But could you just confirm that whether you had any change in trend witnessed in China in robotics during Q2 and maybe splitting it between smartphone and industrial?
Yes. Look, when you take ABB's position in robotics in China, we are the market leader. And we are the market leader with a very specific business model that suits extremely well the Chinese environment. We have a solution based business model where we help our customers to have the functionality easily installed that a robot needs to have. Some of our competitors are selling what they what we call naked product that a customer needs to build engineering resources themselves.
So that business model is super well suited to the specific situation in China. The second piece is we probably got the most localized team. Our business there is led by Chinese management together with an entire Chinese team there. They have very, very deep long term and forward looking relationships with the customers. So we very often get involved very early in the process, then customers think about how to design the factory and how to put in the solutions, which gives us a competitive advantage as well.
We see solid demand on the automotive side, especially on electric vehicles. And I have to say that our position is a very strong one. We are seen as a trusted partner. Somehow, the ABB exposure to e mobility and ABB's background helps there also to be an even more credible partner in that context. On the semiconductor side, on the smartphone side, look, the smartphone manufacturing is one where really robots can make a differentiating factor to productivity.
Our solution offering, again, allows us to differentiate for 1 of the largest smartphone manufacturers in the world that has its base in China, but also expands globally. We have recently within half a year gone from planning a robot based assembly factory into installing the whole factory within half a year with our pre productized and pre configured solutions, we were able to get a very significant factory up and running. So I think our competitive advantage positions us well to continue a solid growth in China and maybe we experienced this a little bit better than the one or the other competitor.
Thank you. And we will move on to the next question.
The next question from the phone comes from Guillermo Pigneault from UBS. Please go ahead, sir.
Hi, Guillermo Puneo from UBS. Thank you for taking my question. Just maybe an additional question on aftermarket. We saw that the aftermarket organic growth has slowed down during the quarter. And I was wondering the drivers behind that slowdown, if you could give some granularity around that.
Thank you. Yes,
we have yes, Timo here. Thanks for the question, Guillermo. So basically, on service orders, you're right, our service orders grew 2% during the quarter, but this is very isolated situation. So this is actually coming from power grids where we had an unfavorable comp last year in high voltage business. And when I look at the other three divisions, actually, the service orders are growing very nicely and in line with or better than the other growth path.
And also, maybe just to highlight that our service revenues were actually up 13% during the quarter.
Thanks, Guillermo. And the next question, please.
The next question comes from Mark Thromann from Merrill Lynch. Please go ahead, sir.
Yes, thank you very much. Just two questions, please. Firstly, on market share, Uli. I don't know if you think in any of the major areas, if you look at your base order data, say, this year on a rolling 12 months, whether ABB has either gained or lost market share in a notable area. I wonder if you could highlight that, please.
And secondly, on the profit bridge, we've seen net savings of, I think, €94,000,000 I wonder if you could comment on the pricing trends that you are seeing and where they're impacting. I know you mentioned it in the Electrification Products division. Is that helping robotics and motion as well with things like the larger motors and drives? Or a little bit comment on the pricing trends please? And also on the bridge, the other line was pleasantly surprised that was 0.

(STATED EXERCISE) Carry on the ABB earnings call transcript above from its last line.

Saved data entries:
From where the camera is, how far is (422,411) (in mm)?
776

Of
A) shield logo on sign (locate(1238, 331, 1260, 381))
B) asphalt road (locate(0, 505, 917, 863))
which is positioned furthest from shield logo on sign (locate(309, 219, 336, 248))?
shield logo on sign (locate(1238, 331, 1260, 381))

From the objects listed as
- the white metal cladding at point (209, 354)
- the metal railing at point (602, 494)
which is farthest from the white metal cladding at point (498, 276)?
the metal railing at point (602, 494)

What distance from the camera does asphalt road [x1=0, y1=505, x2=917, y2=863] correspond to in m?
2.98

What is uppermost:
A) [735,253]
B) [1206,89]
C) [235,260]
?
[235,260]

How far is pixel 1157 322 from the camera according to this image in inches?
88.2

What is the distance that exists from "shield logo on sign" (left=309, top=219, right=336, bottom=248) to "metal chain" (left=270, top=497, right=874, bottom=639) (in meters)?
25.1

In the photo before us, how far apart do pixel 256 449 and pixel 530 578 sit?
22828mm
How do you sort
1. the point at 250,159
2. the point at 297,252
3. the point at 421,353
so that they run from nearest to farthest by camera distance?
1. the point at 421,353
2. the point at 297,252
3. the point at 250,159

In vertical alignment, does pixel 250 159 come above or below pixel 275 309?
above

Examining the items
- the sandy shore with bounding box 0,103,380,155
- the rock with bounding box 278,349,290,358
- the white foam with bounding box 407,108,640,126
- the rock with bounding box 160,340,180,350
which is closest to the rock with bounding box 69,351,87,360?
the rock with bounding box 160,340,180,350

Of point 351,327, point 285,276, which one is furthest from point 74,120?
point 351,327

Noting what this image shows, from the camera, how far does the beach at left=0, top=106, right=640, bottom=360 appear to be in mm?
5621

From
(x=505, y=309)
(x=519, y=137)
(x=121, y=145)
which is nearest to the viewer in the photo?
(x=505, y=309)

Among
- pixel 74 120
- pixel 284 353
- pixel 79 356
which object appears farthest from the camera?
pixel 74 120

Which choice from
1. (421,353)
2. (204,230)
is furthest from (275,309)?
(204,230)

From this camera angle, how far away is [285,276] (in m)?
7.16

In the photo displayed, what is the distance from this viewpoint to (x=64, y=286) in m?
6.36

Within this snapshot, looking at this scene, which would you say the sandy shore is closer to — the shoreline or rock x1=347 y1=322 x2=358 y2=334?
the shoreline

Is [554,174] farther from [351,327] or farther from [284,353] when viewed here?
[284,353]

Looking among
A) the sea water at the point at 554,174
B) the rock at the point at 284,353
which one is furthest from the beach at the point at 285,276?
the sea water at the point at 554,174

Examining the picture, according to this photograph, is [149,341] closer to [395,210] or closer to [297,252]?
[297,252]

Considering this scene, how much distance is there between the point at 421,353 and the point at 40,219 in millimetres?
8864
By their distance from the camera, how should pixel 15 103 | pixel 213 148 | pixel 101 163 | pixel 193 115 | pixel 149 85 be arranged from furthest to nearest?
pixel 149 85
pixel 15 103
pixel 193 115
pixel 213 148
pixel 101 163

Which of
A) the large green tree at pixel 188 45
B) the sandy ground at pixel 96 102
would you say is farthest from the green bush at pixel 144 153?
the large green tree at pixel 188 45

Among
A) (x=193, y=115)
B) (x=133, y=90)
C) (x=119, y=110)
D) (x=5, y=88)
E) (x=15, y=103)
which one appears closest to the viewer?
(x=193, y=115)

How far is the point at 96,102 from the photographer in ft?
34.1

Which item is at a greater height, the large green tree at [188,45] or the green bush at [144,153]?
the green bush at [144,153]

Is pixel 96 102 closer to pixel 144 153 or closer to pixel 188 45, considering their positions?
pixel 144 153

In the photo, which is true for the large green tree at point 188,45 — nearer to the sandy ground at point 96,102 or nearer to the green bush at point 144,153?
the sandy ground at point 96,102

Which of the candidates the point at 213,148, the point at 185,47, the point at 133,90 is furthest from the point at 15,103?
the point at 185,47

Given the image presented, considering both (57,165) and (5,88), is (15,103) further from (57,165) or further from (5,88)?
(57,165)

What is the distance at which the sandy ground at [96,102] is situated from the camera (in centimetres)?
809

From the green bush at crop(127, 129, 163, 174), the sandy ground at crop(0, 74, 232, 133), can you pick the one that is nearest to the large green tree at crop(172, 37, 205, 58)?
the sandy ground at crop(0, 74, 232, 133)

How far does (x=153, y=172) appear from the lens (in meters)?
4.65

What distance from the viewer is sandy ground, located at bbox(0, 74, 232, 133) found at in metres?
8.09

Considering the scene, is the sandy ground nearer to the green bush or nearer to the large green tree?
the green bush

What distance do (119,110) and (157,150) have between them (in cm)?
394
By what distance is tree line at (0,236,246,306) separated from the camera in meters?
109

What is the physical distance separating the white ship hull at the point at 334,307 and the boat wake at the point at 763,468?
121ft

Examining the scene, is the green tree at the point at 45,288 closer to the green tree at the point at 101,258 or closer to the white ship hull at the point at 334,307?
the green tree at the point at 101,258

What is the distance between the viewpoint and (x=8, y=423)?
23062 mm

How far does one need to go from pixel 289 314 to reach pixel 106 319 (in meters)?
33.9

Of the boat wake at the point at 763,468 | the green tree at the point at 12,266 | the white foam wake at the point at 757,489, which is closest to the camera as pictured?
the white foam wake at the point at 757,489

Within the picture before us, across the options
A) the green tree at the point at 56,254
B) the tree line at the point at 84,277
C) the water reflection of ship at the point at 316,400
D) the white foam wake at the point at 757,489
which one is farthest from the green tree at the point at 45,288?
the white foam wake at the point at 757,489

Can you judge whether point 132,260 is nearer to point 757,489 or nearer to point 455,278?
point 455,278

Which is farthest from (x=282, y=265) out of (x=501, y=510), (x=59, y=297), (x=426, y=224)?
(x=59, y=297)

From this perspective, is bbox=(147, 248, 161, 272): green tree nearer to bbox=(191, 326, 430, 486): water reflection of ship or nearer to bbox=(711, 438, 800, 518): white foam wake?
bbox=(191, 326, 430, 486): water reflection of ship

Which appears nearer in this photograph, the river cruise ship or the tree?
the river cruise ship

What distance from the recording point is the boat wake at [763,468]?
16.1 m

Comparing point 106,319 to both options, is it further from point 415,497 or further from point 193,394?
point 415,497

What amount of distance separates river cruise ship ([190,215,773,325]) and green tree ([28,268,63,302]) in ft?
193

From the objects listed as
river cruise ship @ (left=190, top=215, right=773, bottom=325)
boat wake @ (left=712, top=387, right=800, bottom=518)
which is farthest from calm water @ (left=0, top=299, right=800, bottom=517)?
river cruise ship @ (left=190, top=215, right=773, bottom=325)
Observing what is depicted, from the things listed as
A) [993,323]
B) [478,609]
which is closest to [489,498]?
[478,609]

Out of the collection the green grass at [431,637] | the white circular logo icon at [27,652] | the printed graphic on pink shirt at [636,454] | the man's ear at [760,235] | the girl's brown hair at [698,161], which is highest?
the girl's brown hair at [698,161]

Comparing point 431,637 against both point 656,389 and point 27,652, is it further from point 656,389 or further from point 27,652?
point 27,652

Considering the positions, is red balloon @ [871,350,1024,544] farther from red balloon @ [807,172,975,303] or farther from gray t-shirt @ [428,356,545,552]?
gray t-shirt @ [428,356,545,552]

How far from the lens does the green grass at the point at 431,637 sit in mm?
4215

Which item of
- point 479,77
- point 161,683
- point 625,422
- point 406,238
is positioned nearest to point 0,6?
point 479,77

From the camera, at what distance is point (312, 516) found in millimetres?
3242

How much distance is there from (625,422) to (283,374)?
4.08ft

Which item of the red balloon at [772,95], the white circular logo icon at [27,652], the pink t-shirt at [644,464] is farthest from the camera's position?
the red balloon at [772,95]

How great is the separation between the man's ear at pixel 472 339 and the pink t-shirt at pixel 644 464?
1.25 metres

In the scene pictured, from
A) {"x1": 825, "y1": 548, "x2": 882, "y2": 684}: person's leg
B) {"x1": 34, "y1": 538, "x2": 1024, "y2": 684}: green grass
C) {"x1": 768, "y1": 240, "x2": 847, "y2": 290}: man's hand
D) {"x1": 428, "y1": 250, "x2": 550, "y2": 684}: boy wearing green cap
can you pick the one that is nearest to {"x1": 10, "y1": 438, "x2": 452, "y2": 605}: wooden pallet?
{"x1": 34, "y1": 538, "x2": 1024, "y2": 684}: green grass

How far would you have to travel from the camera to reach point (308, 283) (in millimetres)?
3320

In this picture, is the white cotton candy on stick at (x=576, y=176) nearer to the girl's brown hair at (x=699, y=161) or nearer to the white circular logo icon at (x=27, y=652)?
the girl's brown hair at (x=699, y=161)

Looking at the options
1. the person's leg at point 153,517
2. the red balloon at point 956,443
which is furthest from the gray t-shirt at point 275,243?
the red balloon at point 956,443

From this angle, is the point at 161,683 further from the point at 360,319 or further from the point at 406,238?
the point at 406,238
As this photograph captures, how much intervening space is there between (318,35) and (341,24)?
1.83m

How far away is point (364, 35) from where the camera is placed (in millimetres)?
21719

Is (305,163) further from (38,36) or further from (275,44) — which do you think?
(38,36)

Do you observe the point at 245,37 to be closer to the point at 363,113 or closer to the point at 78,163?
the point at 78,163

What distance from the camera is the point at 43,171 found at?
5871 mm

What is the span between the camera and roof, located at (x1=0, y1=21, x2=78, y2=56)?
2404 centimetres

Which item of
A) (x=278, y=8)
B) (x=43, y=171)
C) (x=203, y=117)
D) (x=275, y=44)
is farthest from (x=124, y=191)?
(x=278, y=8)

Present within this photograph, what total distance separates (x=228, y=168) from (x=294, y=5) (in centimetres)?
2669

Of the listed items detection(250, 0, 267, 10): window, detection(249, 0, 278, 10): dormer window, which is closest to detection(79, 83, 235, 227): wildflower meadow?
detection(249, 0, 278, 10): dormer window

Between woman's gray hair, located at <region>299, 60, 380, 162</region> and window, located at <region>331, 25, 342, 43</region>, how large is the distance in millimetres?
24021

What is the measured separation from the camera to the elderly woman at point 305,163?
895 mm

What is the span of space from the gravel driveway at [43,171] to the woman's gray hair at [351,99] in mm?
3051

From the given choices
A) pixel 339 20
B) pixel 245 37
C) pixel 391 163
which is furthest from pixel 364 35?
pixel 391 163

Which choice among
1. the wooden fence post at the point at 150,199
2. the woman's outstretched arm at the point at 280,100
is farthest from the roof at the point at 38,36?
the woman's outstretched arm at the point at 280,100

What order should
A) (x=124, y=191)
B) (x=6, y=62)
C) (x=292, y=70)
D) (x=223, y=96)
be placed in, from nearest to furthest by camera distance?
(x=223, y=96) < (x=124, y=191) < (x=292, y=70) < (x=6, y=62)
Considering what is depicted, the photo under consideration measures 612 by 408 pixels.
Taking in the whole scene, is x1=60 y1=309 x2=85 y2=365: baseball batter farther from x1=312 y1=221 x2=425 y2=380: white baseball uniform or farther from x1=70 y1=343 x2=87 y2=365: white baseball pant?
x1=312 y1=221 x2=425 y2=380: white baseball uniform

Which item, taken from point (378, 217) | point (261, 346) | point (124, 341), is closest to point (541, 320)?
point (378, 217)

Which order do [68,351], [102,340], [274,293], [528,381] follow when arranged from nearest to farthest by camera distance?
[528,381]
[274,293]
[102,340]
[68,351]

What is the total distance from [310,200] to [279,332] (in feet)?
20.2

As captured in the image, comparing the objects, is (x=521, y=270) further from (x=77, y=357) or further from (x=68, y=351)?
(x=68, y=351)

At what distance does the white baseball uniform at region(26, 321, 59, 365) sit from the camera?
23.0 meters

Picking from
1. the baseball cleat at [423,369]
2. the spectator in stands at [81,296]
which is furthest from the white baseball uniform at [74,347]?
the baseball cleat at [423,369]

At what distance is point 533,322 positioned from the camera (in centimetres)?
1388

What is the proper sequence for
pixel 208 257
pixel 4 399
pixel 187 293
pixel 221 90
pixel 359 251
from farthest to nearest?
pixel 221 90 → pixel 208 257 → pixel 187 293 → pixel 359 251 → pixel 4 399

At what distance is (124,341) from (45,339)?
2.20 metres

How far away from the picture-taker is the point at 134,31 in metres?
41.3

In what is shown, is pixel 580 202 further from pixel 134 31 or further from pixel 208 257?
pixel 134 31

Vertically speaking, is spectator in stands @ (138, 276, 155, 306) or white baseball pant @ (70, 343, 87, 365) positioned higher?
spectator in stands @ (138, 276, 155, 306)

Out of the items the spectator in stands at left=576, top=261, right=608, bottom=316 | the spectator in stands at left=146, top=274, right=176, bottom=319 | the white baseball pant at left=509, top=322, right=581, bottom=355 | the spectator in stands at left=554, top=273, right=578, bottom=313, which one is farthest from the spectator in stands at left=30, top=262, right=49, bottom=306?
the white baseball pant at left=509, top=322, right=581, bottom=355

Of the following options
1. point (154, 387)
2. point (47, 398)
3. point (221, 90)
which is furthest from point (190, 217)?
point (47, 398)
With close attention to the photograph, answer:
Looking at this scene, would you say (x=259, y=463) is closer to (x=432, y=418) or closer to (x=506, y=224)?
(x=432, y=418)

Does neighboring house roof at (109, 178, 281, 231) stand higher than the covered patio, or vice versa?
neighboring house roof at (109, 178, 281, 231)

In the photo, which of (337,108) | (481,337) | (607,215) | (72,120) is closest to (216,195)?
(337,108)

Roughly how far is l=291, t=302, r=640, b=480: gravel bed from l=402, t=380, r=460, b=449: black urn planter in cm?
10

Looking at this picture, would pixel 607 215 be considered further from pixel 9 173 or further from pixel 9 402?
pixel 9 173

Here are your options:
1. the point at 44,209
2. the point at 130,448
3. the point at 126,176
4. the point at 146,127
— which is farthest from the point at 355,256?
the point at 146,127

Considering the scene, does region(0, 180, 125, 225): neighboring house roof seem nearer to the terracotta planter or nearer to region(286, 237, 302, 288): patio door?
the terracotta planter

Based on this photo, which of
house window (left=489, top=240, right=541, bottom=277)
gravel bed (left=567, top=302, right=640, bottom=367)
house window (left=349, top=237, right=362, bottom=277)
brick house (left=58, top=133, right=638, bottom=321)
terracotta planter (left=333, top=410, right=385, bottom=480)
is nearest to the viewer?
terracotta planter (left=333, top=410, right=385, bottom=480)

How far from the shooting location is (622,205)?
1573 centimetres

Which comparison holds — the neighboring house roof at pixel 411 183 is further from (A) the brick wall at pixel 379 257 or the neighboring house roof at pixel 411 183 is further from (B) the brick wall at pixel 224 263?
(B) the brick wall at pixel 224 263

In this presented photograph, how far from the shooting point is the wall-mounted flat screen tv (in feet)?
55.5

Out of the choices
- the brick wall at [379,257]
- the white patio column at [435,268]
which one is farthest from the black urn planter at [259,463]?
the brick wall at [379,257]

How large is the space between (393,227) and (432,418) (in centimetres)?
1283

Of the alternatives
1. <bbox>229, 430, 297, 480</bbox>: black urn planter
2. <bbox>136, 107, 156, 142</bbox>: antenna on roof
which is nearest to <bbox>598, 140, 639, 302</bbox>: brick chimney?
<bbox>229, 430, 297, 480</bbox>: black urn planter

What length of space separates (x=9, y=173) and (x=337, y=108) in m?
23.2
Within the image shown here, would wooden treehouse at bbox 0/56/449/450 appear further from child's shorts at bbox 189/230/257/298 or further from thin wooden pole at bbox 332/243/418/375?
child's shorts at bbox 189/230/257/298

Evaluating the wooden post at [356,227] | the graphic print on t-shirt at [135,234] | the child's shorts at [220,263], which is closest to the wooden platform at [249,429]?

(ANSWER FOR THIS EXERCISE)
Normally it isn't. Maybe if Timo could give a bit of an explanation what's going on there and how we should think about that going forward? Thank you.
Yes. Good afternoon, Marc. Thank you for your questions. I'll let the second one be answered by Timo. Let me talk about the market share.
If you look at the base order momentum and the total order momentum, it shows very clearly that we are growing ahead of the markets in our businesses, and I think that's a very encouraging signal for us altogether. It also shows that our continuous investment innovation, our strong focus on ABB Ability is really paying off, and it helps us to differentiate. If I become a little bit more specific here, I think the Power Grids business in the last couple of years, we wanted it to become smaller because we said goodbye certain activities. But now you see the strength of this business coming back in a market that may be growing 2%, 3% with a growth on total orders of 5% and base orders of 7%. In Electrification Products, a growth of 6% is clearly ahead of the market growth When you take the global reach that we have, that is good.
Industrial Automation, I know that some people have come out with different messages about us. If you take a total order growth of 15% and base orders of 9%, it's very clear that we are taking share and that we are moving very forcefully and especially our ability solutions in Industrial Automation go a long way. And if you look at the recent survey positioning us as number 2 in digital services, we are ahead of a lot of the competitors here. In Robotics and Motion, we have a total growth of 11% and a base order growth of 16%. This is really good.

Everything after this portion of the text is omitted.